• _TEXT SHOWN_
Purchasers must perform a number of activities to satisfy the operational
requirements of internal customers, which is most often done by buying services,
raw materials, components, subassemblies, and repair and maintenance items. They
may also support the requirements of physical distribution centers , engineering and
technical groups.
Enterprises are relying increasingly on external suppliers to provide not just
materials and products, but information technology, services, and design activities
as well. As a greater proportion of the responsibility for managing key business
processes shifts to suppliers, purchasers must support this strategy by providing an
uninterrupted flow of high-quality goods and services that internal customers
require. Supporting this flow requires purchasers to do the following:
- Source products and services at the right price.
- Source them from the right source.
- Source them at the right specification that meet user’s needs.
- Source them in the right quantity.
- Arrange for delivery/service performance at the right time to the right internal
customer.

Backdoor buying is a practice often used when internal customers don’t have
confidence in the purchasers. Then they might try to negotiate contracts
themselves.

2. Manage the sourcing process efficiently and effectively
Purchasing must manage its internal operations efficiently and effectively by
performing the following:
- Determine staffing levels.

• _ASSIGNED TASK 1_
In the purchasing text, when is backdoor buying often used?
• _ASSIGNED TASK 2_
Reproduce the purchasing text between "Backdoor buying is" and "themselves.", inclusive.
The material that comes next is drawn from a separate source.

• _DATASET ENTRIES_
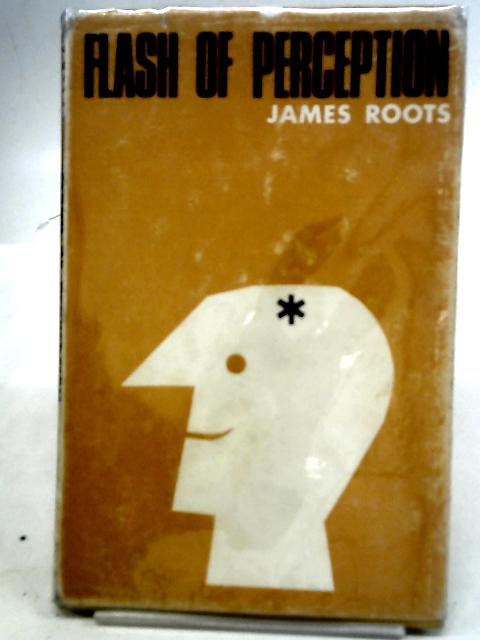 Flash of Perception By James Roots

---

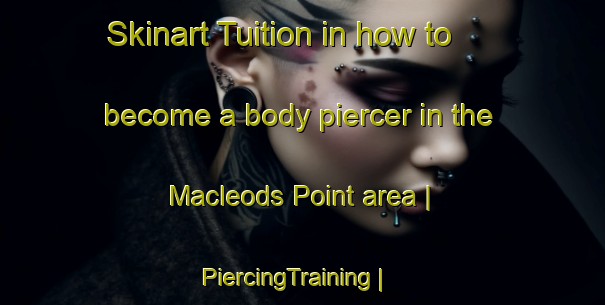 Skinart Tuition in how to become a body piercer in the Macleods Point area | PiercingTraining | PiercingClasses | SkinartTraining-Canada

--

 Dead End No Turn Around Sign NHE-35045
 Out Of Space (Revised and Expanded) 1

• _WRITTEN RESPONSE 1_
It is often used when internal customers don't have confidence in the purchasers.

• _WRITTEN RESPONSE 2_
Backdoor buying is a practice often used when internal customers don’t have
confidence in the purchasers. Then they might try to negotiate contracts
themselves.